Buying Small-Cap Growth Stocks: Your Six Point Checklist

Small-cap growth stock checklistIncluding some small capitalization, more speculative growth stocks in your portfolio should always be part of your long-term investment plan. Small-cap companies require a little more research in order to find suitable companies to invest in, but the long-term benefits can far outweigh any added risks in terms of investing in more speculative and "risky" companies. Here is my six point checklist for investing in suitable small-cap growth companies:

1) Allocate a small portion of your portfolio for "small-cap" stocks. Small-cap companies can provide you some great opportunity for gains, however there is also added risk involved as well. These companies can carry more risk as they are unproven. There is nothing wrong with investing in small-cap growth stocks, however make sure that you are not invested too heavily in them.

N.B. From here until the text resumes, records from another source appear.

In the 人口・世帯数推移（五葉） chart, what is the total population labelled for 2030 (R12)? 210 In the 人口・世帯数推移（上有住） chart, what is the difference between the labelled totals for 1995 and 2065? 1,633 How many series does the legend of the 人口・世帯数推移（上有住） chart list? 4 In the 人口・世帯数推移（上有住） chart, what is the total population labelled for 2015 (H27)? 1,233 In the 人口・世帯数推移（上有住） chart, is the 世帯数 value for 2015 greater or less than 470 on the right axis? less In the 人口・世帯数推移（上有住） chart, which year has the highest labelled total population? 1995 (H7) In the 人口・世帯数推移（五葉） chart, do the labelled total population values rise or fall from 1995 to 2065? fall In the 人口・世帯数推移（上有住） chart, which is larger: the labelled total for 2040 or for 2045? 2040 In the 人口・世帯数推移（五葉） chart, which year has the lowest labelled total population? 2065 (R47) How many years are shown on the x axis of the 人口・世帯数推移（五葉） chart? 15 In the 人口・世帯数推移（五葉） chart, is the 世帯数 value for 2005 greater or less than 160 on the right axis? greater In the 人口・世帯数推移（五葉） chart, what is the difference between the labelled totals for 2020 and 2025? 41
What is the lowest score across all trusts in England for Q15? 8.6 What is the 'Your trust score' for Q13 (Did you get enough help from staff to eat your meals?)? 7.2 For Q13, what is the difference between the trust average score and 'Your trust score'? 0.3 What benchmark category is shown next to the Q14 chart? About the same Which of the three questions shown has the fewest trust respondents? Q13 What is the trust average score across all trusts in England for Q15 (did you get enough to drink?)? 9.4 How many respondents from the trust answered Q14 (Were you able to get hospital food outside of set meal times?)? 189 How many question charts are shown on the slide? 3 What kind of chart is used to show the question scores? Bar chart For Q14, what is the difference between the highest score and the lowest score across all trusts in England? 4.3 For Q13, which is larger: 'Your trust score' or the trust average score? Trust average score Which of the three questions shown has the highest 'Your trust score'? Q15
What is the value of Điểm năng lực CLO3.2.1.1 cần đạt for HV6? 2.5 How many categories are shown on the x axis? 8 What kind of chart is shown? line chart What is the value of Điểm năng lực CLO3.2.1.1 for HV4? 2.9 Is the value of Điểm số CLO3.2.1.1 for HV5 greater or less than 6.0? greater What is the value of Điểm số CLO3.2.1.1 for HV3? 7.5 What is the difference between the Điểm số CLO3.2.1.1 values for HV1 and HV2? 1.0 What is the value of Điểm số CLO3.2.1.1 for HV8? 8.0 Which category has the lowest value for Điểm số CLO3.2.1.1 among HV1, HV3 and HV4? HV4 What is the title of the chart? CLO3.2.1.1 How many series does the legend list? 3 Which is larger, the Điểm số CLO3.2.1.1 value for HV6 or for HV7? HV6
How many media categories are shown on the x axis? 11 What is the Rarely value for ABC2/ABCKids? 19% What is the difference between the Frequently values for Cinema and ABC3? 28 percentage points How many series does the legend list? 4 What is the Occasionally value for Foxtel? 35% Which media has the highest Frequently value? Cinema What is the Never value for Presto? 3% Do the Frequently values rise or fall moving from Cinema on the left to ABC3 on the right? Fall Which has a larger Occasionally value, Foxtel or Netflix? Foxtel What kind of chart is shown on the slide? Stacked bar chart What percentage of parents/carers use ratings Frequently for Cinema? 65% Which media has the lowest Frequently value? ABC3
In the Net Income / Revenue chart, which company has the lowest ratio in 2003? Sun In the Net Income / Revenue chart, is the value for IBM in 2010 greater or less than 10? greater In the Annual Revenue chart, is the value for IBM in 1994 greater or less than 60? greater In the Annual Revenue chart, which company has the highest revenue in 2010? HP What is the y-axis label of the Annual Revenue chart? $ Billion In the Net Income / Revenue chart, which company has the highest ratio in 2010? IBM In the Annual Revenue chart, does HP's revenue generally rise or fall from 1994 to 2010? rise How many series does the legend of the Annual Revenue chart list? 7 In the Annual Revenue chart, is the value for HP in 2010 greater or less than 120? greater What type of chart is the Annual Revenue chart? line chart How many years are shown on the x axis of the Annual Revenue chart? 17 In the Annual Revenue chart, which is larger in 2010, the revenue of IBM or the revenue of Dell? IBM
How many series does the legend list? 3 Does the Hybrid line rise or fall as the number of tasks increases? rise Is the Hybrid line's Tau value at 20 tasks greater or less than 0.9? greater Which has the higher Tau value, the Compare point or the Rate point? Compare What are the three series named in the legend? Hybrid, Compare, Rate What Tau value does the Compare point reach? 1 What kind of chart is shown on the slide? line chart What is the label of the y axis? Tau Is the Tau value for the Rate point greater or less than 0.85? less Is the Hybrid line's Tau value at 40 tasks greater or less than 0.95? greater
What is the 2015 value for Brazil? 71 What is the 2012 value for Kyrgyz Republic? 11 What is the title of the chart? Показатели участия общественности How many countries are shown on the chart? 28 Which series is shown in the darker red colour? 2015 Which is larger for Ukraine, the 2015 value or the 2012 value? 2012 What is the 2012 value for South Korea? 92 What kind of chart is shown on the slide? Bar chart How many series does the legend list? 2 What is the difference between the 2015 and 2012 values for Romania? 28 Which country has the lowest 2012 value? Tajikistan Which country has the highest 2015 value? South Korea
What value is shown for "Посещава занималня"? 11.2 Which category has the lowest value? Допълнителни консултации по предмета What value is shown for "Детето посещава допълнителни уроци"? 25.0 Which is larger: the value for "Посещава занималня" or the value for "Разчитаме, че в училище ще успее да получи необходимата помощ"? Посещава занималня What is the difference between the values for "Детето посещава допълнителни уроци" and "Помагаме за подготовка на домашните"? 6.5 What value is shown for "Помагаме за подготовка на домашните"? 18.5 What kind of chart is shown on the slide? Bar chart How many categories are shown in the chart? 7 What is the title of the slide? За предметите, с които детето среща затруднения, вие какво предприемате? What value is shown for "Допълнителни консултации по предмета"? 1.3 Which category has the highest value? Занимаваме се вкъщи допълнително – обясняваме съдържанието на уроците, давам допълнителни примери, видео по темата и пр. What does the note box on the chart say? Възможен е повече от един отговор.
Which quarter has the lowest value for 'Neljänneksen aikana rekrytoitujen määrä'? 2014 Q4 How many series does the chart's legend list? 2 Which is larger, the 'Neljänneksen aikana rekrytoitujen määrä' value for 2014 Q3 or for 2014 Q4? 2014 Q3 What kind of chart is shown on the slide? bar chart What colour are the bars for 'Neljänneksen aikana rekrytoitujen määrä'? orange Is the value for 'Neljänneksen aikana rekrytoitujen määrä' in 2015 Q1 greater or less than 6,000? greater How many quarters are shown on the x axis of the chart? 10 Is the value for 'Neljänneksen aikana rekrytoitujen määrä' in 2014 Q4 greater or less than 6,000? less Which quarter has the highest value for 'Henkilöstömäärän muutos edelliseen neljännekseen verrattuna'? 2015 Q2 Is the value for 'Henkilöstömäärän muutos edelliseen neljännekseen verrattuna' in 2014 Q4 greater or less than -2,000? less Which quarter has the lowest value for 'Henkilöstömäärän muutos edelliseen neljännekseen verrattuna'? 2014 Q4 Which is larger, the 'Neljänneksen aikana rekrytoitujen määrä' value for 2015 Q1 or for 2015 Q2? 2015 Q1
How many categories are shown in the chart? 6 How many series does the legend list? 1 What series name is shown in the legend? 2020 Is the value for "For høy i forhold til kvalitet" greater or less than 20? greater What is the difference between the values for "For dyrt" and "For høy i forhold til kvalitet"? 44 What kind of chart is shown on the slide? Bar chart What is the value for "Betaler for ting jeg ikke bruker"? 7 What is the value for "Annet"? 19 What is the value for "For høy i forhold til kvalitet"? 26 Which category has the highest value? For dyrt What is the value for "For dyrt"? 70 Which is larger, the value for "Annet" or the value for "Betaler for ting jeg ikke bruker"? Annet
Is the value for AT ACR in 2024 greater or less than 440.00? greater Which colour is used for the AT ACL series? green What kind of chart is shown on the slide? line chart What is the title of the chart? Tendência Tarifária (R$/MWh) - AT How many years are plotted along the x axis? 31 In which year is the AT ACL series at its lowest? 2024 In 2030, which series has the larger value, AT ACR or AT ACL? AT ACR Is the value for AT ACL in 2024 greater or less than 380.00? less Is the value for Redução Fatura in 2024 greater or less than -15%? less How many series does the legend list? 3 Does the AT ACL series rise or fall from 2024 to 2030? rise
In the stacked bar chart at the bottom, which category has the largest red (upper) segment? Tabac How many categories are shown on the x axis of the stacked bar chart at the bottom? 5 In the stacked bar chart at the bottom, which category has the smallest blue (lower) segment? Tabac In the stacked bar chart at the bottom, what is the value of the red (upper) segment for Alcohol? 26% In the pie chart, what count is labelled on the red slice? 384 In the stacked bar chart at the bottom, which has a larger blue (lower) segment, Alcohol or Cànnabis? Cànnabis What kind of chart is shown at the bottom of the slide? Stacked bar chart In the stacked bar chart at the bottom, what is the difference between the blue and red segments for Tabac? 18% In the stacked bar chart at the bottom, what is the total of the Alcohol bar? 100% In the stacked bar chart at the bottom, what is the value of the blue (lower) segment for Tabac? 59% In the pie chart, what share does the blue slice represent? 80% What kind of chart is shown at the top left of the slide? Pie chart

Small-cap stocks require patience; if you invest too much of your portfolio in them, you are bound to have sleepless nights as they fluctuate up and down.

2) Don't invest in "broken" companies. By this I mean, don't invest in a company that used to trade at $17 and now trades at $3, unless you have a very good reason. The problem with investing in these situations is that there is a ton of "overhang" in the stock. This means that many people are stuck in the stock at higher prices, and it will be hard for the stock to ever gain any real momentum because there will always be waves of selling every time the stock moves higher. I prefer situations where the stock is currently trading at $1.75 and the all-time high is $2.50 or something. That is a stock that can move much higher than a stock that used to trade at $17. Don't fall into the trap of "it used to trade at $17, it can easily trade that high again", because they rarely do.

3) Understand the product or service that the company is offering. Do your research. Know the companies product inside and out. What do they produce? Who do they sell to? Who are their customers? Who are their potential customers? Who are their competitors? Does anyone else have a better product? What is their market share? What is their potential market share? These are all questions that you need to find the answers to.

4) Research the management of the company. Which previous companies have they worked for? Where did they go to school? Are they heavily invested themselves in the company? Are they actively purchasing shares, or are they actively selling? You want management that has a large personal financial stake in the company - that's always a good thing. If they believe in the company, they will be buying shares. Also, Google some of the leading management names in the company. Do they turn up in any SEC filings at all? Have they ever been punished for breaking securities laws? Find this out.

5) Research the share structure of the company. I prefer to invest in companies that have a small float, as this can lead to greater gains when the stock starts to take off. When the stock does rise, the company will likely dilute the float by doing secondary offerings or selling shares.

6) Contact the company. If you have some questions, contact the company. If you don't have any questions, make some up. Tell them that you have some questions about the company that you would like answered before you are going to invest. If the company contacts me back in a suitable period of time, that is a big plus for me. If they ignore me, then I am moving on to the next company.

If you follow this six point checklist, you will give yourself a much better chance of finding high quality small-growth cap stocks that could pay off substantially for you in the future. Just like with anything else, there are rotten apples and there are gems.